SWBG blog
Labour’s second budget, did the Chancellor get it right?
Blog by Sara Cowan, Director, and Carmen Martinez, Policy and Engagement Lead
After weeks of speculation about what measures would feature in her second budget, the Chancellor has finally delivered her Autumn Statement. As always, it is a mixed bag—but this budget does include some measures worth celebrating from a women’s equality perspective.
Let’s start with the most obvious win: an end to the two-child limit. After years of mounting evidence—and thanks to the tireless work of many organisations and individuals, including those under the banner of the End Child Poverty Coalition—the UK is finally seeing the end of this punitive policy. The result? Around 350,000 children will be lifted out of poverty, and a further 700,000 will find themselves in less deep poverty.
In Scotland, the Scottish Government had already committed to mitigating the two-child limit. However, today’s announcement will free up the £155 million that was to be allocated to achieve this commitment. This extra funding should be directed toward other policies aimed at tackling child poverty in line with the government’s priorities, for example increasing the rate of the Scottish Child Payment. Yet with the benefit cap still in place, the Scottish Government will need to continue to cover costs of mitigating its impact.

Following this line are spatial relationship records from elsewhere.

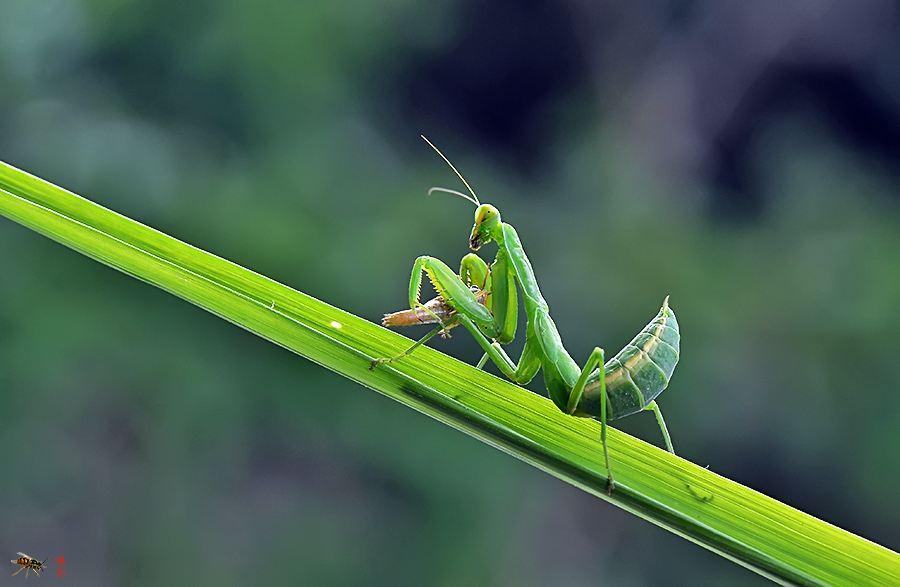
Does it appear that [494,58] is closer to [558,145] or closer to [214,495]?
[558,145]

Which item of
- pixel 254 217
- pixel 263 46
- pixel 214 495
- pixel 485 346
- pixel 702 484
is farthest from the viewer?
pixel 263 46

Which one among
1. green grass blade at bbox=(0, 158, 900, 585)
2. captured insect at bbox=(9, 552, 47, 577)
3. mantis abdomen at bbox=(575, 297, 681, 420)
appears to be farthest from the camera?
captured insect at bbox=(9, 552, 47, 577)

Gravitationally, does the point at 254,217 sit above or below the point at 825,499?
above

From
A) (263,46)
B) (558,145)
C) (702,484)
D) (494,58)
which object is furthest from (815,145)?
(702,484)

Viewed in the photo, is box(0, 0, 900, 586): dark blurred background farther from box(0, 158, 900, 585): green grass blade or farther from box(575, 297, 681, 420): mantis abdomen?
box(0, 158, 900, 585): green grass blade

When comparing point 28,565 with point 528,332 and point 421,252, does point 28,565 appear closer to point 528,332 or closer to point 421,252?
point 528,332

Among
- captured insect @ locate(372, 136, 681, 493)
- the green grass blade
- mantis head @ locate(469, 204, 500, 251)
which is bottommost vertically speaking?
the green grass blade

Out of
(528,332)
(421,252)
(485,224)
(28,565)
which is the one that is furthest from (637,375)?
(421,252)

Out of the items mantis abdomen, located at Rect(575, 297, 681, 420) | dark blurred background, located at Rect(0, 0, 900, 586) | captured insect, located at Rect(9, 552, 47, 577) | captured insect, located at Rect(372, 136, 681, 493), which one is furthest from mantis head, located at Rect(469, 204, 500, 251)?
dark blurred background, located at Rect(0, 0, 900, 586)
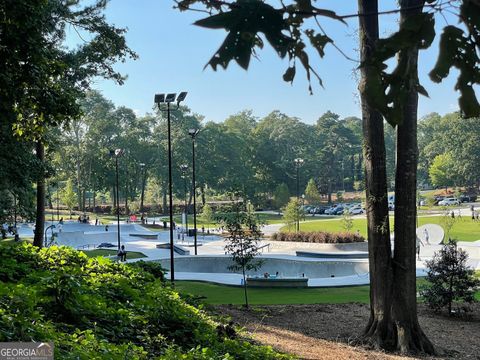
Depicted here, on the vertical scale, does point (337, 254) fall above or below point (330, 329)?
below

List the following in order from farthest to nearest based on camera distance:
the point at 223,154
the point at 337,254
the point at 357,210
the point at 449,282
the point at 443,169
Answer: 1. the point at 443,169
2. the point at 223,154
3. the point at 357,210
4. the point at 337,254
5. the point at 449,282

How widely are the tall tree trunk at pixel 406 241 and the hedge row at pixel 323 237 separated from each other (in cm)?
1891

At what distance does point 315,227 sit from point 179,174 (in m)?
26.0

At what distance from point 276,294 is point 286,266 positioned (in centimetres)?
744

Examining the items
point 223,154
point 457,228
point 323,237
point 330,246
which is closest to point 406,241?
point 330,246

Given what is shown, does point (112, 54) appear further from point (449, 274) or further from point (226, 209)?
point (449, 274)

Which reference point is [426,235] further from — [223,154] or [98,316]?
[223,154]

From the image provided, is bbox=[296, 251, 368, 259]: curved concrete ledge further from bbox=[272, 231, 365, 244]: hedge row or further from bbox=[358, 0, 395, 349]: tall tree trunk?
bbox=[358, 0, 395, 349]: tall tree trunk

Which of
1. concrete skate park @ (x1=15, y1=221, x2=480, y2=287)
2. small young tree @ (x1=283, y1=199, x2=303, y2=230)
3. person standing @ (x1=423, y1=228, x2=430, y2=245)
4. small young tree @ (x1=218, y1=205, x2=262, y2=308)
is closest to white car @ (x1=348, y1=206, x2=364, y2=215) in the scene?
small young tree @ (x1=283, y1=199, x2=303, y2=230)

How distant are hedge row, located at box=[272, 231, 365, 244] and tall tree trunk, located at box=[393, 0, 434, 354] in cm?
1891

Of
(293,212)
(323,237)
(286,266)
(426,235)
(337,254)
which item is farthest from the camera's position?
(293,212)

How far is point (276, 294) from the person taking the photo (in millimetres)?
15406

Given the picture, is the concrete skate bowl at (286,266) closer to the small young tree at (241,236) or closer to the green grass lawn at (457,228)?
the small young tree at (241,236)

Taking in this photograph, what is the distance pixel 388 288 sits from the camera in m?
7.98
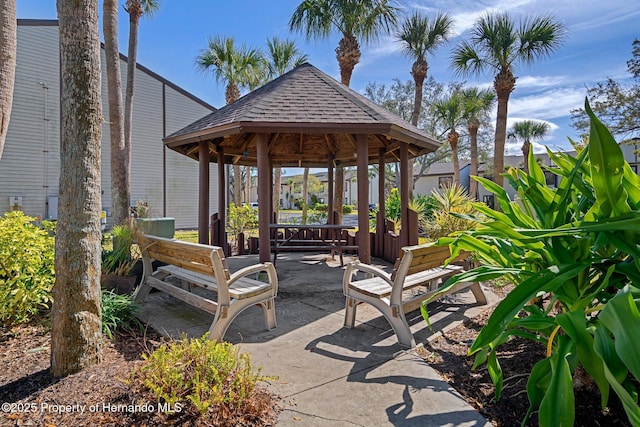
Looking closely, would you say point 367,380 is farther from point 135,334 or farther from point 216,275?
point 135,334

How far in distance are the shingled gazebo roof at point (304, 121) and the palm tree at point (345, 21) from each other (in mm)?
4390

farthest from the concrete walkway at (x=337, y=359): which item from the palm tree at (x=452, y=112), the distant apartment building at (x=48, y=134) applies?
the palm tree at (x=452, y=112)

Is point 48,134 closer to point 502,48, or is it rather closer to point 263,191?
point 263,191

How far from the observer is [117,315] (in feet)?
12.3

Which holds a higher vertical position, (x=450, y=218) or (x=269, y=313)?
(x=450, y=218)

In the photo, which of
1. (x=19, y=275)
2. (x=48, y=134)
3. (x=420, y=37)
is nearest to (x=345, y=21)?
(x=420, y=37)

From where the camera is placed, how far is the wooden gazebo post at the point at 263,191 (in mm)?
5527

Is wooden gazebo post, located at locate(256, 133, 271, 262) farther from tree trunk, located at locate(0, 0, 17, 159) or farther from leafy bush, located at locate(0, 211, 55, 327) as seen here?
tree trunk, located at locate(0, 0, 17, 159)

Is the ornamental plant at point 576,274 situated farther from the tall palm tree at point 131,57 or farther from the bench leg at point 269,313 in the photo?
the tall palm tree at point 131,57

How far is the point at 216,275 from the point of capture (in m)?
3.29

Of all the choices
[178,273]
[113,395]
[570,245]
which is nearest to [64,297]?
[113,395]

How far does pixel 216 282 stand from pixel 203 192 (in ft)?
13.5

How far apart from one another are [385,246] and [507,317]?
21.5 ft

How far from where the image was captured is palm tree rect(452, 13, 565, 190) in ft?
47.6
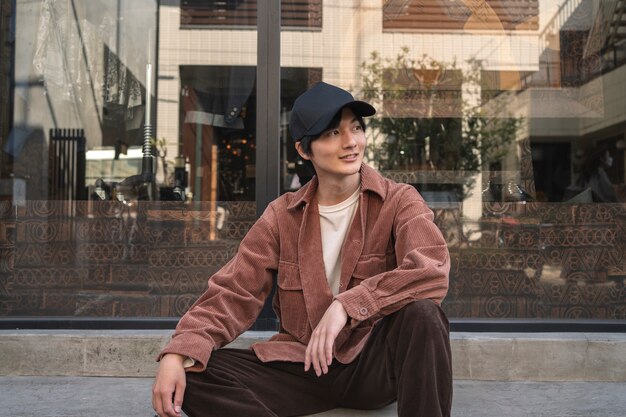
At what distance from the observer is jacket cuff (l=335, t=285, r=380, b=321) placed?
2020mm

Another announcement that will have a significant impact on women is the decision to support families with three or more children by increasing the maximum amount of childcare costs they can claim through Universal Credit. Equally important as introducing new measures is ensuring that existing policies work effectively. In this regard, it is reassuring to see a written commitment for the Department for Work and Pensions to reassess overpayments caused by incorrect operational guidance on averaging fluctuating earnings, and to begin reducing, cancelling, or reimbursing debts previously collected from affected carers from 2026.
While the focus on social security is welcome, the UK budget’s biggest omission remains social infrastructure. There was no mention of care infrastructure or support for care services, childcare or social care —provisions that are essential for advancing women’s equality. This is an area we will hope to hear a lot more about in the Scottish Budget, particularly regarding critical investment in social care services that could support the delivery of the Scottish Government’s commitment to ending non-residential social care charges.

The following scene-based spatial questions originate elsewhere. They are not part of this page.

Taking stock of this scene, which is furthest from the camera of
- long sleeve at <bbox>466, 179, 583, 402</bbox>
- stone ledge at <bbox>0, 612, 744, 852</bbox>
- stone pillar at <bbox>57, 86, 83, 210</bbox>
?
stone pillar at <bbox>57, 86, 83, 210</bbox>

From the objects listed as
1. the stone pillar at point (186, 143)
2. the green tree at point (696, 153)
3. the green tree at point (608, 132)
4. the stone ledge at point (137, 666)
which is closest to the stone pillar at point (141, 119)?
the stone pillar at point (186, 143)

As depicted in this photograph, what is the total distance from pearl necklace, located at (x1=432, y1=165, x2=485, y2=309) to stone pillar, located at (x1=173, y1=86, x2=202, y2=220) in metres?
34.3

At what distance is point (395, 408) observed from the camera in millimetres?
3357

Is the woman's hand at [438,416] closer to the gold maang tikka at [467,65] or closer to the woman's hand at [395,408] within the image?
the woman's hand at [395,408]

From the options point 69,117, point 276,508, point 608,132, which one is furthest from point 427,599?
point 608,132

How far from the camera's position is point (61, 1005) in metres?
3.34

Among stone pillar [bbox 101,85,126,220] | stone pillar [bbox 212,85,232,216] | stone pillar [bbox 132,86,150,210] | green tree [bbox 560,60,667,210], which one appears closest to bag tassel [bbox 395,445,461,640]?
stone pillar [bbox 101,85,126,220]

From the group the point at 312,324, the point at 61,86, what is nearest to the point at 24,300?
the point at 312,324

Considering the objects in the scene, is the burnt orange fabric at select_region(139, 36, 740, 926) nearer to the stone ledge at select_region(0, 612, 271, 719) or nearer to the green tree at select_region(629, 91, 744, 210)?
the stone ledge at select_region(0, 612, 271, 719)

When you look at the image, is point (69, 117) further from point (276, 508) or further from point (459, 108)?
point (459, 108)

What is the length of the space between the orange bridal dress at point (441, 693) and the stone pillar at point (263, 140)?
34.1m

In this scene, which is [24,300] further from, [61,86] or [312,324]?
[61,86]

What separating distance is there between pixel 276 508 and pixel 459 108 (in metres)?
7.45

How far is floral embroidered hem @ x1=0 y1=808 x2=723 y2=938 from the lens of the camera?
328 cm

Another highlight of the budget was the increase in the minimum wage and the move to equalise earnings for younger workers. For women, who are more likely to be on lower wages, including many childcare workers, this increase is particularly significant. However, we continue to call for payment of at least the real living wage to all those working in the care sector, with higher wages for frontline roles in social care and childcare, to recognise the skilled nature of the work.
Pivoting to announcements that support a Just Transition, it’s encouraging to see that the government will introduce energy relief, saving households £150 on electricity bills. A closer look at the budget papers reveals that “energy costs will be reduced by the ending of the Energy Company Obligation, which is currently funded through bills, and through the government funding 75% of the domestic cost of the legacy Renewables Obligation for three years.”
This focus on alleviating the cost of living is important. After all, energy costs are the second-highest single expense making women worse off, according to our annual women’s survey. Yet the Energy Company Obligation was a scheme requiring large energy companies to help low-income and vulnerable households heat their homes via energy efficiency improvements or heating system upgrades. Its removal could represent a step backwards in decarbonising our homes, delivering a Just Transition, reducing bills in the long-term and effectively tackling climate change. A further review of the budget papers will hopefully clarify where support for a Just Transition will come from and what this might mean for Scotland.
Finally, a lot has been said about taxes. What’s been presented in the budget is a missed opportunity for fundamental improvement to our tax system. While small steps were taken for what the Chancellor said would be the wealthiest contributing the most this fell short of significant change such as fully matching taxing income from work and from wealth or consideration of a broader wealth tax.
It was also encouraging to see changes to both the higher rate of Air Passenger Duty (APD) - known as a Private Jet Tax - and the Soft Drinks Industry Levy. While APD does not directly apply to Scotland, as it is a devolved tax, the Scottish Government could follow suit to support its efforts in tackling the climate emergency. As for the Soft Drinks Industry Levy, much attention has been paid to milkshakes. However, growing evidence links sugar and ultra-processed foods to worsening health outcomes. From a financial perspective, it is fair to say that the NHS cannot continue shouldering the costs of market failures.
So, to return to our initial question: the Chancellor’s overdue changes to the social security system are very much welcome. Yet a key takeaway from this budget has to do with the absence of investment in social infrastructure, particularly in care. We need far bolder action to improve our public services—even if that means breaking manifesto promises.